## Excerpt provided
* * * * * * * * *

Business has changed in other ways too: "It's a lot more automated today, but the thing that has remained constant over all these years is the quality of our ingredients," says Mary Ellen Hummel, controller and a third-generation Hummel. "We've been able to maintain our original commitment to high-quality ingredients while other companies haven't."

Since the company's beginnings, the Hummels remarkable commitment to their craft have earned them a stellar reputation in hot dog circles (if there are such things as "hot dog circles").

"We've succeeded by one word: quality," explains director of marketing Eric Hummel, a cousin of Mary Ellen's. "My grandfather used to say, if you make a cheap product someone can always make it cheaper. But if you make the best quality product that you can, very few people can make it better. And that's really what we live on."

Despite its humble origins, different varieties and brands of hot dogs can inspire fierce loyalties among their adherents. In a word, folks don't like it when you mess with their wieners.

"Hot-dog people are very fanatical," chuckles Eric. "We like to say we have a small but warped following. People grow accustomed to a taste and don't vary their hot dog much. In New York, you get an all-beef hot dog, which is more of garlic, richer taste. In Massachusetts, it's more of a bland hot dog. So, where you're from is really the flavor you look for.

"We get people who move away from the area and want ten pounds of our hot dogs, and we FedEx it to them," Eric Hummel adds. "We also ship down to Florida, and to customer in Arizona but for the most part we sell only in Connecticut - even though our hot dog could compete in New York because of our spice makeup."

Adds Billy Jr. (brother of Mary Ellen and John), who runs the day-to-day operation at the processing plant: "Our products stand alone, which makes it an easy sell. Most times the stores in the area - like Shaw's did in the recent past - will give us a call, instead of us having to call them to get our product on their shelves. That says a lot about our products."

The company's course since Eric, Mary Ellen, John and Billy Jr. took over everyday operations has been as sure and steady as was the second generation's when they assumed the helm from the founders, William and Robert. But the third generation has done it in a new and different way: diversification.

Adding product variety to an existing portfolio of 20 to 30 foodstuffs has played a significant role in helping the company stay focused on its market and increase annual sales. And as the generations have changed hands, the products too, have changed alongside them.

"When the third generation took command, we went out to improve the business" explains Eric Hummel. "That was our intent. But to change the way things were done for the better, not just because. A lot of the products that used to be big sellers were discontinued - pepper loaf, plain loaf, little braunschweigers - because they're just don't sell to someone under 40. But our corned beef and spiral hams - all of these newer products have established a 12-month business instead of just a summer business. This is the key to our survival and our future growth."

John Hummel, who manages purchasing for the company, sees the business changing in other fundamental ways.

"There's a lot more competition in the market now," he says. "There are more national brands that we compete against than in my father's generation. The meat and deli cases are dominated by the major national brands. And people's tastes have evolved. Turkey, chicken breast is popular because of health reasons. [That's] something we don't do."

Led by Billy Jr.'s new product development, the third generation has helped the company better manage year-round cash flow and grow sales to accommodate traditionally slow cycles.

* * * * * * * * *

## Data entries
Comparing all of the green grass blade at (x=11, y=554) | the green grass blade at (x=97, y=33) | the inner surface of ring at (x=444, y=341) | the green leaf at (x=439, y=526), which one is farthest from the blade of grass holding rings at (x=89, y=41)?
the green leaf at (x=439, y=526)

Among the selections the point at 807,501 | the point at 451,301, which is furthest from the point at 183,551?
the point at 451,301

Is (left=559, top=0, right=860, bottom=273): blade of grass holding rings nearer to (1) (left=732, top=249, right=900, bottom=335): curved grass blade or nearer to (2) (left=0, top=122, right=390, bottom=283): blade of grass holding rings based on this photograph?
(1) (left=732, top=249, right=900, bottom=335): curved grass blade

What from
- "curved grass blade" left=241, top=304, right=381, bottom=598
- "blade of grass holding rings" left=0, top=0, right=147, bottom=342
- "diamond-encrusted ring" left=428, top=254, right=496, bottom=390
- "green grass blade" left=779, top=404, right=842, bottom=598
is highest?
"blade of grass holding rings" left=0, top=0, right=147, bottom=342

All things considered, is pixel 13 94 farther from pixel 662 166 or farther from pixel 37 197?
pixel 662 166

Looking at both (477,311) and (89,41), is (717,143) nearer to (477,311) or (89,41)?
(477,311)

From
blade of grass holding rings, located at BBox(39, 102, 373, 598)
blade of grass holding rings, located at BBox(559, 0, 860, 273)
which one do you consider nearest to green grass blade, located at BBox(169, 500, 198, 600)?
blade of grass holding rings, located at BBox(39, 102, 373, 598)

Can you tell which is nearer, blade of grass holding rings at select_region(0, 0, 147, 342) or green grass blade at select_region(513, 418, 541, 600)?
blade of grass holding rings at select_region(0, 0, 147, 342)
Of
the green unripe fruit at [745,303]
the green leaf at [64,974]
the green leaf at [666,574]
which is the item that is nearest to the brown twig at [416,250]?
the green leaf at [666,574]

* * * * * * * * *

## Task description
Answer these questions from the article about the Hummel hot dog business above:
1. Which three products does Eric Hummel name as discontinued?
2. What part of the company does John Hummel manage?
3. Who were the company's founders?

## Solution
1. Pepper loaf, plain loaf, and little braunschweigers.
2. Purchasing.
3. William and Robert.